Öte yandan Asil Acar, ev hapsi cezasından kaçma suçundan gözaltına alındı. Vedat, kan kaybından o eski fabrikada öldüğünden, Asil Acar'ın gözü hiçbir şey görmüyordu. Bu kafa dağınıklığı yüzünden o eski fabrikadaki gizli kalması gerekenleri koruyamadı. Polisler yasa dışı bulunan bazı maddelere el koyduğunda birçok karanlık işleri bir hafta içerisinde açığa çıktı. Yine bu yasa dışı maddeler için Asil'e aracı olan bir adamın öldürüldüğü haberi hızla yayıldı. Asil, onu açığa çıkardığı için bu adamı bıçaklayarak öldürmüştü. Bunun sonucunda, yeni çıkmış olduğu hapse tekrardan giren Asil, bu kez müebbet hapis cezasına çarptırıldı.
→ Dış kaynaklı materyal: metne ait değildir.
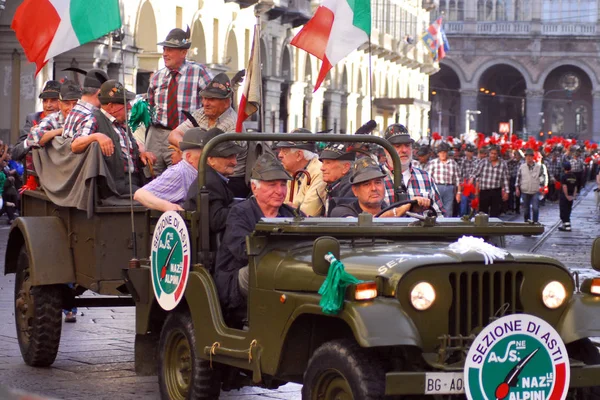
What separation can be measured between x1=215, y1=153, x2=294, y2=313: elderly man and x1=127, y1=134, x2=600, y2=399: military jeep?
0.08m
Ege'nin yatağında yatıp çıkmadığım saatlerin sonunda korkunç bir baş ağrısıyla uyandım. Hemen yanı başımda duran gazeteye yeniden gözüm kaydı. Gözümüze sokarcasına büyük puntolara yazdıkları manşet, baş ağrımı daha çok ağrıtıyordu: Narin Durukan'ın ölümü nihayet açıklığa kavuştu. Ölümünden sorumlu 'arkadaş grubu' hak ettiği cezayı aldı. Gazeteye sinirlenerek bütün öfkemi ondan çıkardım ve buruşturup bir kenara fırlattım. Ege, odasını bu kadar dağıttığımı görse acaba ne yapardı? Günlerdir odasından çıkmıyordum ve üstelik ağzıma tek lokma yiyecek girmiyordu. Kapının çalmasıyla birlikte yataktan doğrulmak için çaba harcadım. Ayağa kalktığımda gözüm aynadaki yansımama takıldı. Bir hafta içerisinde oldukça kilo vermiştim. Bu da gözaltlarımı çökertmiş, çenemin daha sivri ve yüzümün olduğumdan daha yaşlı gözükmesine neden olmuştu.
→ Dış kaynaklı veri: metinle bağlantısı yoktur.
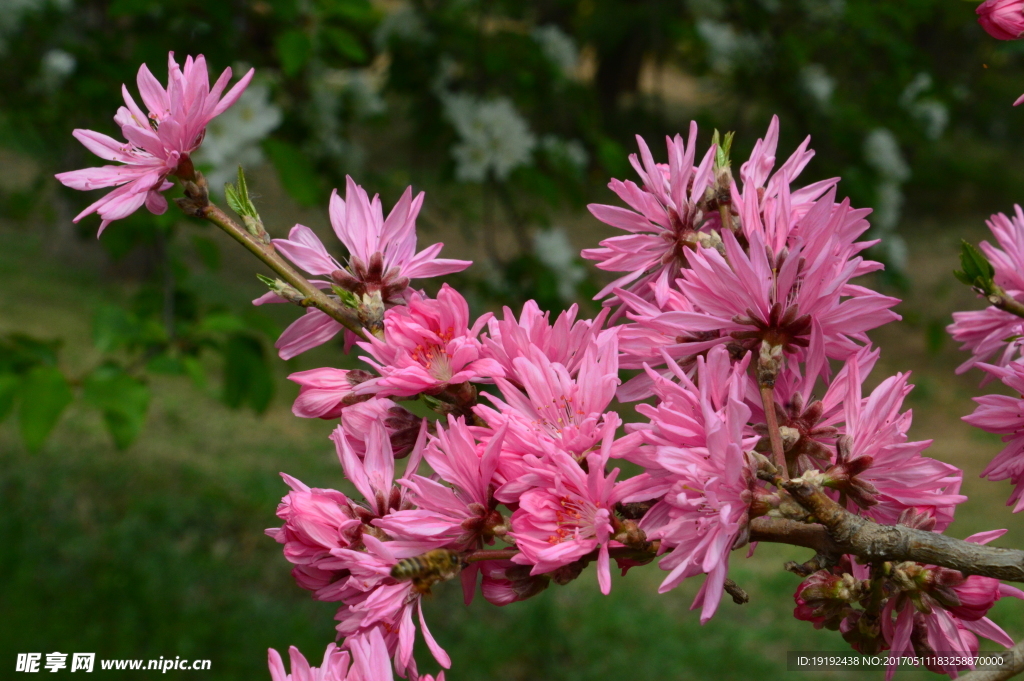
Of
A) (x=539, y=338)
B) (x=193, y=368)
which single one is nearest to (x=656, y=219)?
(x=539, y=338)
Ayaklarımı adeta sürüyerek kapıya doğru gittim. Kapı deliğinden kimin geldiğine baktığımda Taner'in yorgun yüzüyle karşılaştım. İsteksizce kapıyı açtım ve "Hoş geldin." dedim. Taner, son zamanlarda fazlasıyla tekrar ettiği cümleyi bir kez daha yüzüme çarptı: "Korkunç görünüyorsun."

Taner'i içeriye davet ettikten sonra, oturma odasında unutmuş olduğum pizza kutularını atmak için bir poşet aldım. İçleri dolu, fazla dokunulmamış pizzaları atmaya kıyamadığım için poşet yerine, sosisleri hayvanlara bırakmak için bir kap aldım. Taner peşimde dolanıyor, ne zaman toparlanacağımı soruyordu.

"Bilmiyorum, Taner." Diyerek kestirip attım. Ortalığı biraz toparladıktan sonra, bir ağrı kesici alıp kendimi koltuğa bıraktım. Başım çatlıyordu.

"Bir yıl boyunca böyle devam edemezsin."

"Sorun da tam burada. Bir yıl." Dedim kelimenin üzerine bastırarak.

"Ceza indirimi almaları çok yüksek ihtimal, Vera. O kadar beklemeyeceksin."

Boş, telkin cümlelerini daha fazla dinlemek istemediğim için ağrı kesiciyi içtiğim gibi yeniden koltuğa uzandım. Taner, bu kez dayanamayarak başımda dikildi ve başımın altındaki yastığı sertçe çekti. Bu ani hareketi karşısında başım koltuğa çarptı. Kaşlarımı çatarak ona baktım.

"Kalk, güzel bir duş alıyorsun. Sonra da gidiyoruz."

"Hiçbir yere gitmiyorum, Taner. Uyuyacağım."

"Yapman gereken işler var. Ege için."

"Ne?" Ege kelimesini duyunca bir anda algılarım açılıverdi. Kulak kesilerek biraz da olsa yattığım yerden doğruldum.